Gate 5 — Coherence & Commit
Gate 5 is the final gate. It performs a full coherence check across everything produced by Gates 0–4, synthesises the design into a unified state, and — with your confirmation — commits it permanently to the Purple8 Graph.
What Gate 5 does
- Coherence check — verifies that all five previous gate outputs are consistent with each other:
- Brief (Gate 0) ↔ Programme (Gate 2): every brief requirement has a space that addresses it
- Site (Gate 1) ↔ Option (Gate 3): the selected option is compatible with site constraints
- Programme (Gate 2) ↔ QCRT (Gate 4): no programme items were removed or changed in Gate 4 without re-evaluating the programme
- QCRT (Gate 4) ↔ Option (Gate 3): all critical findings have been resolved
- Produces the Design Summary — a single document summarising the complete concept design
- Generates graph nodes — creates or updates all Space, Zone, Level, Site, Requirement, and Cost Item nodes in the Purple8 Graph
- Awaits your confirmation — the commit is never automatic
The Coherence Report
The coherence check flags any inconsistencies found across the gates:
| Type | Example |
|---|---|
| Unresolved brief gap | "Client requested rooftop amenity space — no space in programme" |
| Programme vs. option mismatch | "Programme has 200m² nursery; selected option has no ground floor provision" |
| Site constraint violation | "Option massing is 8 storeys; site is in a 6-storey max height zone" |
| QCRT open critical | "Travel distance critical finding was marked 'accept' without documented resolution" |
Each flag must be either resolved (make a change) or accepted with documented rationale before committing.
The Design Summary
The Gate 5 Design Summary is a concise record of the concept design:
- Project overview — brief summary, project type, location
- Site — area, key constraints, orientation strategy
- Programme — total GIA, NIA, unit count, mix summary, efficiency ratio
- Design concept — the selected option name and its spatial strategy (2–3 paragraphs)
- Key design decisions — bullet list of the 5–10 most important design choices and their rationale
- QCRT summary — pass/fail counts per lens, open risks
- Next steps — recommended actions for RIBA Stage 2
This summary is saved as a PDF and as a structured node in the project graph.

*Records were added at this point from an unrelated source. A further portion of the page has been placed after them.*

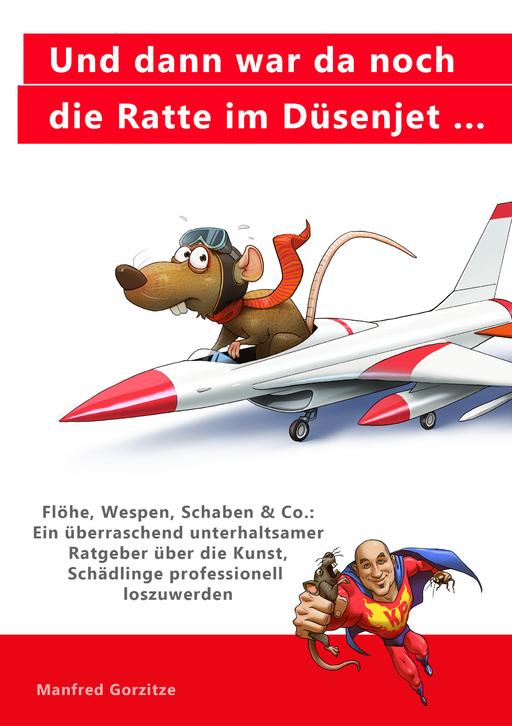 Gorzitze, Manfred - Gorzitze, Manfred - Und dann war da noch die Ratte im Düsenj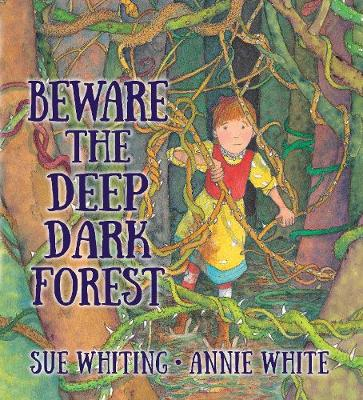 Beware the Deep Dark Forest by Sue Whiting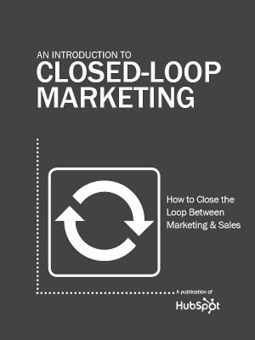 Free Ebook: An Introduction to Closed-Loop Marketing | Beyond Marketing | Scoop.it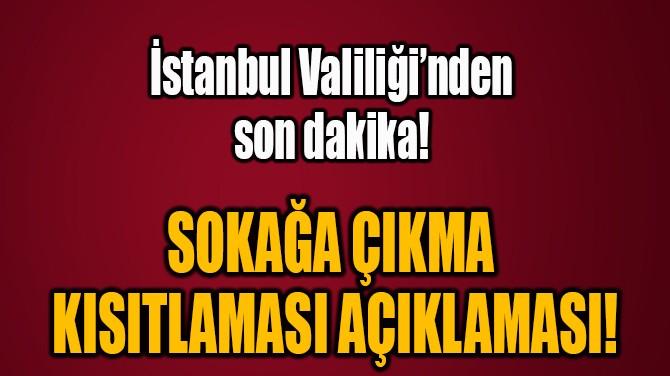 İSTANBUL VALİLİĞİ'NDEN SOKAĞA  ÇIKMA KISITLAMASI AÇIKLAMASI!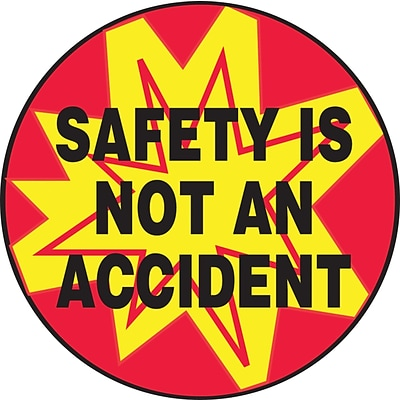 ACCUFORM SIGNS® Hard Hat/Helmet Decal, SAFETY IS NOT AN ACCIDENT, 2¼, Adhesive Vinyl, 10/Pk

It can be shared directly with clients or included in a Stage 1 report.
Committing to the graph
Once you are satisfied with the coherence check and have reviewed the Design Summary:
- Click Commit Design to Graph
- Add a commit message: "Stage 1 concept design — approved by team 04 Apr 2026"
- Confirm
The commit writes all nodes and relationships to the Purple8 Graph. The design process is marked Complete.
Commits are permanent
A Gate 5 commit cannot be undone — it creates a permanent versioned snapshot. The graph state before the commit is preserved in history, so you can always view what existed before. But the committed design becomes the new project baseline.
After committing
Your project now has a full concept design in the graph. Recommended next steps:
- Refine with the LAD Engine — iterate on specific parts of the layout
- Run Phase 8 Algorithms — daylight, thermal, structural sizing, fire egress
- Upload the result to DocIntel — if you have an IFC export from your BIM tool
- Advance the RIBA Journey — move from Stage 1 to Stage 2
- Share the Design Summary — with the client or the wider project team
The 6-Gate Design Process can be re-triggered at any point on any part of the scheme — for example, to design the ground floor in more detail, or to explore an alternative option for a specific element.